→ **TASK STATEMENT**
Reproduce, word for word, the stretch from "Yes, voters approved" through "of this year." in the news article below on two Louisiana cases before the U.S. Supreme Court.

→ **PASSAGE TO READ**
Deal with matters that might appear to have been settled
By Kevin McGill
Associated Press
NEW ORLEANS (AP) — Among cases on the U.S. Supreme Court docket for the term that began this month, two Louisiana cases stand out — one because of its implications for criminal justice in the state, the other because of what it portends for abortion rights and access nationwide.
And, both, in part, because they deal with matters that, on the surface, might appear to have been settled.
Yes, voters approved a constitutional amendment requiring unanimous jury verdicts in felony cases — following Pulitzer Prize winning reporting by The Advocate on the racial impacts of allowing 10-2 verdicts. But sometimes lost amid celebrations of the measure’s passage is its effective date: it applies to crimes that happened on or after Jan. 1 of this year.
No help to people like Evangelisto Ramos, who was convicted on a 10-2 jury vote in 2016 of second-degree murder in the killing of a woman in New Orleans. Ramos is serving a life sentence with no chance of parole.

→ **RECORDED DATA**
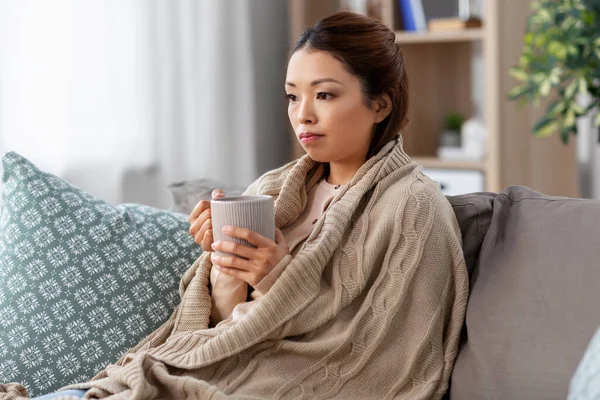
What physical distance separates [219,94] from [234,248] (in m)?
2.26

→ **RESULT FOR THIS EXERCISE**
Yes, voters approved a constitutional amendment requiring unanimous jury verdicts in felony cases — following Pulitzer Prize winning reporting by The Advocate on the racial impacts of allowing 10-2 verdicts. But sometimes lost amid celebrations of the measure’s passage is its effective date: it applies to crimes that happened on or after Jan. 1 of this year.